On October 12, 1786, a lovesick Thomas Jefferson composes a romantic and introspective letter to a woman named Maria Cosway.
Early in 1786, widower Thomas Jefferson met Maria Cosway in Paris while he was serving as the U.S. minister to France. Cosway was born to English parents in Italy and, by the time she met Jefferson, had become an accomplished painter and musician. She was also married. The two developed a deep friendship and possibly more, although a sexual relationship has never been proven. The usually self-contained Jefferson acted like a giddy schoolboy during their relationship, at one point leaping over a stone fountain while the two were out walking and falling and breaking his right wrist. After the wrist healed, a chagrined Jefferson sat down and wrote a now-famous love letter to Maria, who had just departed Paris for London with her husband for an undetermined time. The letter revealed him to be a lovesick man whose intellect battled with a heart aching for a woman he could not have.
In the letter, now known to historians as “A Dialogue between the Head and Heart,” Jefferson pines for a woman who has made him “the most wretched of all earthly beings” and at the same time chides himself for giving in to emotional attachments. The dialogue reveals Jefferson’s struggle between his desire for Cosway and his need to maintain his integrity (she was, after all, married). The letter concludes with Jefferson’s reason winning over the desires of his heart. He wrote that the only “effective security against such pain of unrequited love, is to retire within ourselves and to suffice for our own happiness.” Two years later, however, his letters to her still expressed great longing.
In 1787, Jefferson wrote to Cosway while traveling in Italy, painting an idyllic picture of the two of them together one day in the future: “we will breakfast every day…[go] away to the Desert, dine under the bowers of Marly, and forget that we are ever to part again.” He wrote to her again in 1788 from Paris and expressed his “tenderness of affection” and wished for her presence though he knew he “had no right to ask.”
Eventually Jefferson’s physical separation from Maria and the hopelessness of a relationship with her cooled his ardor.
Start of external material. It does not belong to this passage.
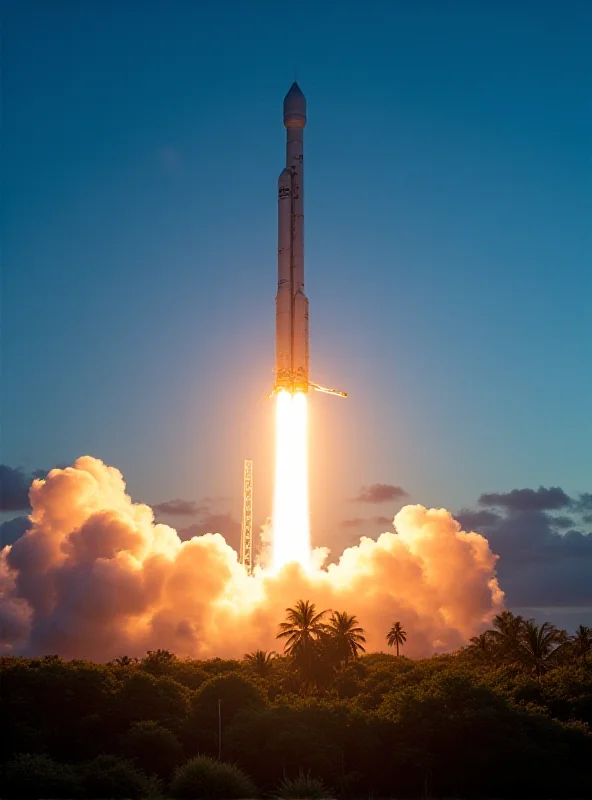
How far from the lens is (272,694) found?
11381 cm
After returning to America in 1789, his letters to her grew less frequent; partly due to the fact that he was increasingly preoccupied by his position as President George Washington’s secretary of state. She, however, continued to write to him and vented her frustration at his growing aloofness. In his last letters, he spoke more of his scientific studies than of his love and desire for her, finally admitting that his love for her had been relegated to fond memories of when their relationship had been “pure.”
Cosway left England in 1789 after her husband died and moved to a village in Italy to open a convent school for girls.